Some would point to the old dictum, Quod licet Iovi, non licet bovi: “What is permissible for God is not permissible for cows.” God gives life, and can give it again, ergo God has the right to command murder. But how is this good or true or beautiful? And if it is none of those things, how can it be of God, who is Himself Goodness and Truth and Beauty? Origen, the early Christians, and for that matter most Jews, all interpret the Amalekites analogously: that they represent everything in us that would defy the goodness of God, and that God will wipe that out of us entirely.

This understanding of Scripture is perhaps best summed up by Bishop Robert Barron, when he preached, and I quote: “If we read any biblical passage in such a way that it encourages violence or indicts God of hatred, we have misread it.” Let me repeat that: “If we read any biblical passage in such a way that it encourages violence or indicts God of hatred, we have misread it.” The Word of the Lord.

Christ does not derive His authority from a book.

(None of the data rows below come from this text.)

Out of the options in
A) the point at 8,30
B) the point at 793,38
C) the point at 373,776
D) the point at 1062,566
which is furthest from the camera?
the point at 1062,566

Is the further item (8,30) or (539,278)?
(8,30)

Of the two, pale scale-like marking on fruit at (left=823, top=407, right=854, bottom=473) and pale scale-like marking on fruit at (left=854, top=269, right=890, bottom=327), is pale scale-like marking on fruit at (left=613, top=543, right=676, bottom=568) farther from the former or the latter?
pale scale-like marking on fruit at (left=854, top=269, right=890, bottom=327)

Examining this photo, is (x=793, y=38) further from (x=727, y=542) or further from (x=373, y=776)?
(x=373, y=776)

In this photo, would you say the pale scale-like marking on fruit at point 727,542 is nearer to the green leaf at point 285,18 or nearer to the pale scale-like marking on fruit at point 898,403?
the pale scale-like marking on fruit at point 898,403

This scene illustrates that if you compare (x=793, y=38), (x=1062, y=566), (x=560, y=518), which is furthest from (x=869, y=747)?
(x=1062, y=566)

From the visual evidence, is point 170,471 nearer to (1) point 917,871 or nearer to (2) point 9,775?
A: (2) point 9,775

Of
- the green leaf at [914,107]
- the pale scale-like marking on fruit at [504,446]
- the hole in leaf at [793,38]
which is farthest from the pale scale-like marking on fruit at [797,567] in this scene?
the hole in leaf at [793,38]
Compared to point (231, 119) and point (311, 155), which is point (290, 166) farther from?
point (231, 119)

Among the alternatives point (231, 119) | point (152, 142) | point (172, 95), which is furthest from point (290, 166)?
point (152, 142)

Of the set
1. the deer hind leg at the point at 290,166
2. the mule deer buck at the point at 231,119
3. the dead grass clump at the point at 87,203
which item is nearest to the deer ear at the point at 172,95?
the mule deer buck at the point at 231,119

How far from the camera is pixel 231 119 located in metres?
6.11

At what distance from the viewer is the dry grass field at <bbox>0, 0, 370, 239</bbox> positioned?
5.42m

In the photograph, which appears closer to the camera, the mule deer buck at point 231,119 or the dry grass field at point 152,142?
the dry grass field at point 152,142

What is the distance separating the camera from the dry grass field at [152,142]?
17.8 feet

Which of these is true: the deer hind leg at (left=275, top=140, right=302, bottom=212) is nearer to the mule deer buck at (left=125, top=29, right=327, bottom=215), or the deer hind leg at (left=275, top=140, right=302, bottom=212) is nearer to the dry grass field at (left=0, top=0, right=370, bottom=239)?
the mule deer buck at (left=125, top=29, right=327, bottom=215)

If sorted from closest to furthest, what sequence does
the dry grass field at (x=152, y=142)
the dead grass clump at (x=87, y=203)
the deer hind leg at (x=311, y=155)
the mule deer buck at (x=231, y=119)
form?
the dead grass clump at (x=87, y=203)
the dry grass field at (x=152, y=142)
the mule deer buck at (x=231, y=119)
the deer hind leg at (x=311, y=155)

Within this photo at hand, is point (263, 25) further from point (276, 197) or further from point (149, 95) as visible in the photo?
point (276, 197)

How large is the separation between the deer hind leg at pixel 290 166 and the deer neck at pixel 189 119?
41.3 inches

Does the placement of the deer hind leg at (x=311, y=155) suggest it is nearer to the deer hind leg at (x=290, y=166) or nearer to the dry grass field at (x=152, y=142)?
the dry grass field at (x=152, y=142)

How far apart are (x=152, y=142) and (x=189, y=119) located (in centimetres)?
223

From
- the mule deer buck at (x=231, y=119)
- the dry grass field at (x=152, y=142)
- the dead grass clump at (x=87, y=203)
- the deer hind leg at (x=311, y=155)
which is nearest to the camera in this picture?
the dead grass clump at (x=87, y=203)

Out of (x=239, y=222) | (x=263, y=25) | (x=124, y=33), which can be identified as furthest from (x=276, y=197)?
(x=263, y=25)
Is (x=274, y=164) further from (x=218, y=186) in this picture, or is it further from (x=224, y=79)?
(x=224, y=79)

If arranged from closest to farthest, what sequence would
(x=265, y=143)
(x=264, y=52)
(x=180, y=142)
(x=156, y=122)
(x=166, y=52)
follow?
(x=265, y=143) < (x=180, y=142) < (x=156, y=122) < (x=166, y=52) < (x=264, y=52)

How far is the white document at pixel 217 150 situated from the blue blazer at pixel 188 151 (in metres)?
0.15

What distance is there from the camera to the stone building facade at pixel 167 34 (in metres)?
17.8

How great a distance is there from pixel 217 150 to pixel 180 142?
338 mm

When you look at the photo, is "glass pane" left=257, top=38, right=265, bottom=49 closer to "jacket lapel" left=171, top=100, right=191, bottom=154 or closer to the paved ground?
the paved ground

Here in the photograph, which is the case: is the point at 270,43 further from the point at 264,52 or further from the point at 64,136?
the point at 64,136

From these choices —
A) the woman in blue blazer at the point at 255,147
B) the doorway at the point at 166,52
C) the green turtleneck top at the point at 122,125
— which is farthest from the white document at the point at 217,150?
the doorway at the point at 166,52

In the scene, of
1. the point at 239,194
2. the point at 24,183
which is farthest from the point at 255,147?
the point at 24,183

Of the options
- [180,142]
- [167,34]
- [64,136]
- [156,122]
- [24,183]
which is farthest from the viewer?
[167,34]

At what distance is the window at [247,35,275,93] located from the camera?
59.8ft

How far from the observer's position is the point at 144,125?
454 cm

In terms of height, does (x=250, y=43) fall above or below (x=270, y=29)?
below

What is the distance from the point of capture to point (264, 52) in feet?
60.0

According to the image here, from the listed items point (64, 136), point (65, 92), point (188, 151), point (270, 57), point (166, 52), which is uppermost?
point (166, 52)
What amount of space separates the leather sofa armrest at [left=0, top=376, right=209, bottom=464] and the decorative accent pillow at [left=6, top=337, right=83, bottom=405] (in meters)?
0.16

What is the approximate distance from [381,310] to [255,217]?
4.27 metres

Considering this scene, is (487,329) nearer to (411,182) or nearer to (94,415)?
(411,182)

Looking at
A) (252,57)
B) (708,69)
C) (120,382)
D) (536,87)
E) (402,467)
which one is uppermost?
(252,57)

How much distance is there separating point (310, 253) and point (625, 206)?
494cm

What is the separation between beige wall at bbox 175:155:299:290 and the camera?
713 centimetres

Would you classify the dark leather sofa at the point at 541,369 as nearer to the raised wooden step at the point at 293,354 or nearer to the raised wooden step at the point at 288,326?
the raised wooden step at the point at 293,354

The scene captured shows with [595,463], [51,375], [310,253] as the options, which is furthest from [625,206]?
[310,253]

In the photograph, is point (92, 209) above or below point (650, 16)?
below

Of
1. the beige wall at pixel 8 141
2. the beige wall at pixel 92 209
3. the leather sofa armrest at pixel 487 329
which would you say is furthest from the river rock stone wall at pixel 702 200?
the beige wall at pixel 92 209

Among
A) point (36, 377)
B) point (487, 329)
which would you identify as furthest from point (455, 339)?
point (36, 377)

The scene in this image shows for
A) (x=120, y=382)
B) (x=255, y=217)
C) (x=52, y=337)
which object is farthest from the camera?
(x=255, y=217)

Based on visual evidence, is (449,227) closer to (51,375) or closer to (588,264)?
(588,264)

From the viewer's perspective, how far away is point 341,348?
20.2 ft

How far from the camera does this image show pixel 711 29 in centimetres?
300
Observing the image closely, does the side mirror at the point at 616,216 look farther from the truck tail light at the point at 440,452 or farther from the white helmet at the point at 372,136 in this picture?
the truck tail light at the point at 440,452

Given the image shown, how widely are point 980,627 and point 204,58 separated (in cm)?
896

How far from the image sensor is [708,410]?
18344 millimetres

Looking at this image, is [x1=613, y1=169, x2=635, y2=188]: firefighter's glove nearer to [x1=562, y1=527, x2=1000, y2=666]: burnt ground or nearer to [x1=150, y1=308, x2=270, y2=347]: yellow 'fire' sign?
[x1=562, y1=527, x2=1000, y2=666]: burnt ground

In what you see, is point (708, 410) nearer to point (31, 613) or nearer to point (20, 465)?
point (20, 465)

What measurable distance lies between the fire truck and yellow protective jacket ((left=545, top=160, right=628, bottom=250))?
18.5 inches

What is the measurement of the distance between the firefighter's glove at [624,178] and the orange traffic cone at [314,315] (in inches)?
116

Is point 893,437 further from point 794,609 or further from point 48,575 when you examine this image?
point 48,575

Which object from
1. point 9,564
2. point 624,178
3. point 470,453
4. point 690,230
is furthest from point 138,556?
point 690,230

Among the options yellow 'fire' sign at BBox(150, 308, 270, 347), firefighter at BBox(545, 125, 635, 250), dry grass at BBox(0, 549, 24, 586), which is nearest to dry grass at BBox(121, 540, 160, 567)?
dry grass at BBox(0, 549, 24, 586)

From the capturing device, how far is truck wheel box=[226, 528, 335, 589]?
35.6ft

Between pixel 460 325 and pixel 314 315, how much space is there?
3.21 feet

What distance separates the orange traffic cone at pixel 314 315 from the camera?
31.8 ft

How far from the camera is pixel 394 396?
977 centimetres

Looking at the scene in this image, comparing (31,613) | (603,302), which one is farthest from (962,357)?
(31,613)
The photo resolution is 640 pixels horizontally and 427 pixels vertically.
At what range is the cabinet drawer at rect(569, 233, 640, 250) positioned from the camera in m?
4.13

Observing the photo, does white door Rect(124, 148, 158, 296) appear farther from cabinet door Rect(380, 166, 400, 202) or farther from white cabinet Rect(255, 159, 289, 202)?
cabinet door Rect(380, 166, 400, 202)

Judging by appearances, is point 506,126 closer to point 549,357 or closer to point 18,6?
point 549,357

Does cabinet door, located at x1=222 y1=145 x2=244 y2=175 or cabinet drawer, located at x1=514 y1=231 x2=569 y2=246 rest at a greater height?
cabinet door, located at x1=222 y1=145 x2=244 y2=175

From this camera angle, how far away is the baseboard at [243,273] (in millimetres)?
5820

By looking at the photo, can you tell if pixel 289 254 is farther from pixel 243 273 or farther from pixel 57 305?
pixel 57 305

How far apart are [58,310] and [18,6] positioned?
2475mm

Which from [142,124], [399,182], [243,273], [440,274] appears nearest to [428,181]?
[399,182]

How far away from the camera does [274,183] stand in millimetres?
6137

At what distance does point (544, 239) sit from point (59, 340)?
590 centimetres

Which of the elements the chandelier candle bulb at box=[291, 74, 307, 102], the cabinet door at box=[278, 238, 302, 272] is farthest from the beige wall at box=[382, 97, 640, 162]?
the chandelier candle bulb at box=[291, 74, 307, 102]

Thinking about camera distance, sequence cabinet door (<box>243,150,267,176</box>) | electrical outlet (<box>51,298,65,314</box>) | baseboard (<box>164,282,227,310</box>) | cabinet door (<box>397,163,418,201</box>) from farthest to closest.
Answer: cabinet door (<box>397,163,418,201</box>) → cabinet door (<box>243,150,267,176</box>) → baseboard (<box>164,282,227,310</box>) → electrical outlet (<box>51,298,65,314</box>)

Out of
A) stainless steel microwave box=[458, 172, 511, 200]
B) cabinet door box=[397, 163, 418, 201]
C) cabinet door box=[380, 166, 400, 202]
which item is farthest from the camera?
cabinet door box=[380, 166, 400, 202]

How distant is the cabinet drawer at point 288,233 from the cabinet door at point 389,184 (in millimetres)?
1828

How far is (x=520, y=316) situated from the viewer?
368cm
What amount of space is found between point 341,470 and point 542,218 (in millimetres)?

Christ is the ultimate reality behind and through the history of all Creation, and especially the history of Israel. We read this book to meet the living Christ; because if we find Him here, we can find Him everywhere. And if that’s now how we read it, we’re reading it wrong.

Hallelujah! Christ is risen! He is risen indeed! Hallelujah!

In the Name of the Father and of the +Son and of the Holy Spirit. Amen.